* _СПИСОК ЗАДАНИЙ_
**A)** Ответьте по интервью с Константином Батынковым:
(i) Сколько работ художник обычно делает к выставке?
(ii) Как называлась его выставка про детей, прошедшая лет десять назад?
(iii) У кого, по словам художника, навязчивые образы бывали мучительными?
**B)** Как могло бы продолжиться интервью с Константином Батынковым? Допишите его с того места, где обрывается текст.

* _ФРАГМЕНТ ТЕКСТА_
____
«Я очень неглянцевый художник»

То, что делает Константин Батынков, — достаточно просто, читабельно и часто, когда он того желает — изящно, чрезвычайно вариативно с, казалось бы, неизбежным при этом растворением авторского стиля. Чего, вопреки авторским же стараниям, не происходит. Батынков работает неистово и обильно, объясняя эту фантастическую избыточность исключительно внутренними потребностями. Обычно к выставке он делает до полусотни работ. Это для него норма. Техническая составляющая неважна. Это и перформансы, и графика, и фотография, и, естественно, живопись. Батынков абсолютно современен, но современность его напрягает, и он пишет «другую жизнь», свое переживание и попытку все вернуть на свое исконное место. Художник берётся за старую «добрую живопись», когда все вручную, все оригинально, чуть топорно, при этом убедительно, размашисто и пастозно. В июле 2018 года в Крокин галерее проходила выставка художника «Аут», в связи с этим TATLIN публикует интервью, взятое в рамках выставки «Дети», проходившей с 15 июня по 16 июля 2006 года.

— Твой проект опять «о главном»?

— На самом деле выставка про детей у меня была лет десять тому назад. И называлась она «Вытеснение». Термин взят из области психиатрии, где «вытеснение» как особый метод воздействия на психику больного, вытесняющий из области сознания навязчивые образы, которые его преследуют. Отчасти это заключается в том, что через их изображение человек, страдающий этим недугом, как бы избавляется от навязчивостей.

Честно говоря, по-моему, все искусство — это и есть «вытеснение». Ведь художник даже в самых, казалось бы, здравых устремлениях через свое искусство реализует, а по сути, избавляется от созревающих в его творческом сознании образов. Иногда чрезвычайно навязчивых, при этом далеко не всегда мучительных, как, скажем, у Гойи или сюрреалистов.

Вид экспозиции в Крокин галерее

— А причем тут дети? Тебя преследуют их образы?

— Скорее, напротив. Здесь, мне кажется, происходит нечто обратное. Вытесняется то, с чем не согласен в реальности, и замещается осколками из прошлого, сегодня представляющимися идеальными. Осколками другой жизни — закрывшейся некогда великой страной с ее иллюзиями, сумасшедшими планами, стройками, ледоколами, оставшимися в детстве. И образы детей — своего рода носители этого прошлого. Ведь в памяти остается лишь хорошее, остальное убирается как шлак, как неактуальное. Про всякие пионерлагеря, школьные, далеко не веселые годы, уже не вспоминаешь. Это уже неработающие частности. Детство же осталось в памяти как нечто однозначно целое и светлое.

Детские образы, я говорю именно об образах как о чем-то идеальном, меня действительно преследуют. Вероятно, и потому, что их жизнь выразительнее и полнее, чего во многом не хватает взрослому человеку. Для меня архетип ребенка более понятен и привлекателен, нежели архетип зрелого человека. В последнем больше позы, деланности, правильности, если хотите. Ребенку это неведомо. Детей сложнее рисовать. История искусств знает массу примеров, и далеко не всегда успешных. Я тоже, как обычно, нарисовал тонну картинок, но лишь парой из них доволен.
____
* _ФРАГМЕНТЫ НАБОРА ДАННЫХ_
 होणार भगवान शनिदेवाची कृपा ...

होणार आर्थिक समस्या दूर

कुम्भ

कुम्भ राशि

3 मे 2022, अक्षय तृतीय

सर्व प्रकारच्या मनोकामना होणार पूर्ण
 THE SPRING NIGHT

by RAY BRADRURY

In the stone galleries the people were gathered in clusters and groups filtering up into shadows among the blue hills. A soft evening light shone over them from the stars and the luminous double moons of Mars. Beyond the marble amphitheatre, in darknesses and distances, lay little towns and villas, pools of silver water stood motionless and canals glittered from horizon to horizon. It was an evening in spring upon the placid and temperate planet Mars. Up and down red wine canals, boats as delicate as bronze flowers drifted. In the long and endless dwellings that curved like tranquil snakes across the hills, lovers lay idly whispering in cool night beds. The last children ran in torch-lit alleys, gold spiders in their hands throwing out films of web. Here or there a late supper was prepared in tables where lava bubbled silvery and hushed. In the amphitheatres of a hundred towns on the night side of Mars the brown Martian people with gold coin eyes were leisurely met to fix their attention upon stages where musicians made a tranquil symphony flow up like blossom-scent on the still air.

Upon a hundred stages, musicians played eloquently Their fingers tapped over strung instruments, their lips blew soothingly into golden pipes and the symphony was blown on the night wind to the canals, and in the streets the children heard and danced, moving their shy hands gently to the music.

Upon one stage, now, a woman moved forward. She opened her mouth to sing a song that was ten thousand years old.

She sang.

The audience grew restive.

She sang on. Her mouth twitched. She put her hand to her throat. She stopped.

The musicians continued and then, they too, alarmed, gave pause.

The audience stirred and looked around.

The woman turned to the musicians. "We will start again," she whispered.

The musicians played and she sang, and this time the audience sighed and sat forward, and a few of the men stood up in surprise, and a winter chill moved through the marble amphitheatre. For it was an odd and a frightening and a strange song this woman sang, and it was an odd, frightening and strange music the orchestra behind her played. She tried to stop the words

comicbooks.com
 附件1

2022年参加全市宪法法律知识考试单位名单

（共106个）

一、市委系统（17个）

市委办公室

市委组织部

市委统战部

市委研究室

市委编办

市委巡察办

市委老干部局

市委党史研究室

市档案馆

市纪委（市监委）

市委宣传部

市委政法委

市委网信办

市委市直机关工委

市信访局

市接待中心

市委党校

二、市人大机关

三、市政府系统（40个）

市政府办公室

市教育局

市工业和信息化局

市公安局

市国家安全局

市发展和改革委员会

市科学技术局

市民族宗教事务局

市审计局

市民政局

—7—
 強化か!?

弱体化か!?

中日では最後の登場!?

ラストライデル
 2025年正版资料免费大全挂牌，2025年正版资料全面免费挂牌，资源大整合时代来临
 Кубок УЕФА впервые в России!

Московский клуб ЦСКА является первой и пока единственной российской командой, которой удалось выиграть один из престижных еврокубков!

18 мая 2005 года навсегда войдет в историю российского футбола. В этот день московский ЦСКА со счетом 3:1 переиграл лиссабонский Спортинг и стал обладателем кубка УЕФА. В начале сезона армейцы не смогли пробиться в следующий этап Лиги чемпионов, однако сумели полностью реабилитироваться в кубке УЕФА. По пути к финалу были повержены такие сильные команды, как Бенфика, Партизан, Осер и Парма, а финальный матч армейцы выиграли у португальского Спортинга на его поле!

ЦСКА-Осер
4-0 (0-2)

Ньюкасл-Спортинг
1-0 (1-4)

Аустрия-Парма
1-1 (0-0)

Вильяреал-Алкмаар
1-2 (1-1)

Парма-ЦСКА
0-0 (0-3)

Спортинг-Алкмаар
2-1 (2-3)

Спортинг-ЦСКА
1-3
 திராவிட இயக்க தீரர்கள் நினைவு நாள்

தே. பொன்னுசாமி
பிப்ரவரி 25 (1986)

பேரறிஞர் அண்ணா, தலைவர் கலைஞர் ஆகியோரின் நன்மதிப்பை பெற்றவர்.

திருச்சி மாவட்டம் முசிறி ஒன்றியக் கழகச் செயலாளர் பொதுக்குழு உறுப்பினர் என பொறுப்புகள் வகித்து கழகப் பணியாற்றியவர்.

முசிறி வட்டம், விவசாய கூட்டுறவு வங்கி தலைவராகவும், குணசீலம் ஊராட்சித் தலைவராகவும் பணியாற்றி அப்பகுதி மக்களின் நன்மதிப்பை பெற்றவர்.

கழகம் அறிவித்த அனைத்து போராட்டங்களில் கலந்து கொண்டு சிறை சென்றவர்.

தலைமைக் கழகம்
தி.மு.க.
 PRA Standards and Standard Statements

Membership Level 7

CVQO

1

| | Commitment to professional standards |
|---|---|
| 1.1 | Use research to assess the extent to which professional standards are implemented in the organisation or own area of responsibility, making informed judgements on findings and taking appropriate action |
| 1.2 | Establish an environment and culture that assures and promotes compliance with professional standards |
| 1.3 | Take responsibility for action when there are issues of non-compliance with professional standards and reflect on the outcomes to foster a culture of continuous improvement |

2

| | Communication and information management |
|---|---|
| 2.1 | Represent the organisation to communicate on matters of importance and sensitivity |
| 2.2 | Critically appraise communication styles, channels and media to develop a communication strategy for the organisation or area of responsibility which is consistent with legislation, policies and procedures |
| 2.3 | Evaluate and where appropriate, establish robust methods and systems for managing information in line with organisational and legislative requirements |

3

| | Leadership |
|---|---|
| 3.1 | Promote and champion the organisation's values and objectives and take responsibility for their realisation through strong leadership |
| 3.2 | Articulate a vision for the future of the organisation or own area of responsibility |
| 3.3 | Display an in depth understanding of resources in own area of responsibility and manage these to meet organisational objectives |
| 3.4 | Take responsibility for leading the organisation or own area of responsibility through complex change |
____
* _ОТВЕТЫ К ЗАДАНИЯМ_
**A)**
(i) До полусотни.
(ii) «Вытеснение».
(iii) У Гойи или сюрреалистов.

**B)**
Дети. 1996. Бумага, акрил. 86x61 см

— Ты говоришь об архетипах детей. Вообще, работая с подобного рода образной системой, ты избрал наиболее адекватный стилистический прием мнимого реализма, некоей мимикрией под реализм. Ведь ты не работаешь с натуры и написанные тобой — мнимые пейзажи и мнимые портреты?

— Я не открою ничего нового, говоря, что жизнь интереснее, чем искусство, даже на чисто визуальном уровне. Через это не перешагнуть. Когда искусство противопоставляет себя реальности, то чрезвычайно часто проявляется какая-нибудь патология, какая-то ущербность. Когда художник предлагает собственную альтернативу созданной Богом, то возникающий продукт заключает в себе безусловный минус. Тут никуда не денешься. Отсюда беспомощность абстракции, явлении чрезвычайно ограниченном, синтетическом и надуманном. Придуманные системы по своему большинству инфернальны.

Мне неинтересно создавать собственные мифы, гораздо полезнее, да и продуктивнее наблюдать уже созданное. Я остерегаюсь демиургов-креативщиков.

— То есть тебе ближе созерцательная позиция?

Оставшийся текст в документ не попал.